What it does
The Interpretation Act 1984 is the foundational statute that supplies default rules for the construction, operation and application of every written law in Western Australia. Its long title states it is an Act “to amend and consolidate the law relating to the construction, application, interpretation, and operation of written law; to provide for the exercise of statutory powers and duties; and to provide for connected or incidental purposes.”
Part II (ss 5–19) contains the general interpretation provisions. Section 5 supplies an extensive dictionary of more than 80 terms that apply across all Western Australian legislation unless displaced. These range from simple expansions (“act” includes omission; “person” includes bodies corporate) to complex, cross-referenced definitions such as “chief executive officer” (which ties into the Public Sector Management Act 1994), “Gazette” (updated to include electronic publication under the Legislation Act 2021), “de facto partner” (s 13A) and “bankrupt” (s 13D). Section 6 makes clear that definitions contained in any written law apply to that law itself as well as to the Interpretation Act.
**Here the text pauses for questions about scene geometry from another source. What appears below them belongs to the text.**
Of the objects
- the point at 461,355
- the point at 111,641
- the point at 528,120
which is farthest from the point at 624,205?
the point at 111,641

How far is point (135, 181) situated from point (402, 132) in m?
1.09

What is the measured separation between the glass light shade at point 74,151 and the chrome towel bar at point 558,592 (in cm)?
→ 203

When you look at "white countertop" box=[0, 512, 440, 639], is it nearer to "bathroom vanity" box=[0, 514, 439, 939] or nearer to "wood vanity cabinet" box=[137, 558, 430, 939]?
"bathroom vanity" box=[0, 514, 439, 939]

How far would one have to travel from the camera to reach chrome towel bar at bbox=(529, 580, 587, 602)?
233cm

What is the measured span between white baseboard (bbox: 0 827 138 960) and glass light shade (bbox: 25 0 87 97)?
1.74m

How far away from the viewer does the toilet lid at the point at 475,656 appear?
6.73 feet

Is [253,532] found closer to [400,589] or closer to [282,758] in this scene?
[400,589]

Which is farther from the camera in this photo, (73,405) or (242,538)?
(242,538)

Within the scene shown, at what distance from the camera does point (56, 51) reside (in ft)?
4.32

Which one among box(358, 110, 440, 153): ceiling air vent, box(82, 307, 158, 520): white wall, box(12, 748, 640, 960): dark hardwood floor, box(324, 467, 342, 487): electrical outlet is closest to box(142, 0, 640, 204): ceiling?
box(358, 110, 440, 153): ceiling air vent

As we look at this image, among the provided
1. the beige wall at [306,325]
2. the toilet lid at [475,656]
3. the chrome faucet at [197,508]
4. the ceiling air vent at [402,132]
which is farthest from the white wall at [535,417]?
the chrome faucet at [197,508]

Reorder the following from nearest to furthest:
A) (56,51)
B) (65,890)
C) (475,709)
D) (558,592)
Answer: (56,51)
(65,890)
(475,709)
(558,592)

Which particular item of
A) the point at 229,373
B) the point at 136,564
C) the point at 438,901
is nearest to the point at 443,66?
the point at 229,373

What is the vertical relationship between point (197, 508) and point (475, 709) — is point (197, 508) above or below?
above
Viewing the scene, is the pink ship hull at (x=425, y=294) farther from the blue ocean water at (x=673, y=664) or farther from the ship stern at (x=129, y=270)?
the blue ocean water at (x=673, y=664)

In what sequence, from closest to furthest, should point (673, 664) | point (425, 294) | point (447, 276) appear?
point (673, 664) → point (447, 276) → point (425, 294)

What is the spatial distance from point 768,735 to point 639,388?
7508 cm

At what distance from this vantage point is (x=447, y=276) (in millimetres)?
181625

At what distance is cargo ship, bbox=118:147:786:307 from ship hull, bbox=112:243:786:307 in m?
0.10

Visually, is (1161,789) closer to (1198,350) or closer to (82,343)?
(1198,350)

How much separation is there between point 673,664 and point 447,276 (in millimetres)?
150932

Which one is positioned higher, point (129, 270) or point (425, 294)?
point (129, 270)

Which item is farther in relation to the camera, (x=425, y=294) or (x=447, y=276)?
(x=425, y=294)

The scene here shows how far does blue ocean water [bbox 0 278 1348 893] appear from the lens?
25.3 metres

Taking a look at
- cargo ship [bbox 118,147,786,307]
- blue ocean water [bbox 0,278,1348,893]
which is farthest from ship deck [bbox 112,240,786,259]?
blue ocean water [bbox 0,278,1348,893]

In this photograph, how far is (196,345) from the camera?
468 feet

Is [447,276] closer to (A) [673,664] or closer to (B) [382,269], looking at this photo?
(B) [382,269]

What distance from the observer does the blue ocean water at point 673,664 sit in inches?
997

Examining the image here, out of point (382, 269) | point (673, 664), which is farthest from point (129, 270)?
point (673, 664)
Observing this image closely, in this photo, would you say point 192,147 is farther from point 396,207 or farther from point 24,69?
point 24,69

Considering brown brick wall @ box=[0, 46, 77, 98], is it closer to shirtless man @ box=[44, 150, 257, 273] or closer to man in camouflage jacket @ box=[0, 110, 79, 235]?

Section 7 subjects every written law to the limits of the State’s legislative power, while s 8 declares that written laws are “always speaking” so that present-tense language is applied to circumstances as they arise.
Grammatical rules appear in ss 9–10: parts of speech follow defined terms, singular includes plural, and gender-neutral language is mandated. References to the Sovereign (s 11), a Minister (s 12), British subjects (s 13) and local government districts (s 13CA) are modernised. Sections 14–17 deal with inclusive references, internal cross-references, paragraph construction and the disjunctive reading of “or”. The pivotal interpretive mandates are ss 18 and 19: a construction that promotes the purpose or object of the written law is preferred (s 18), and extrinsic material (including second-reading speeches, explanatory memoranda, Law Reform Commission reports and treaties) may be used to confirm ordinary meaning or to resolve ambiguity or absurdity (s 19), subject to the caution in s 19(3) that ordinary meaning and brevity of proceedings remain important.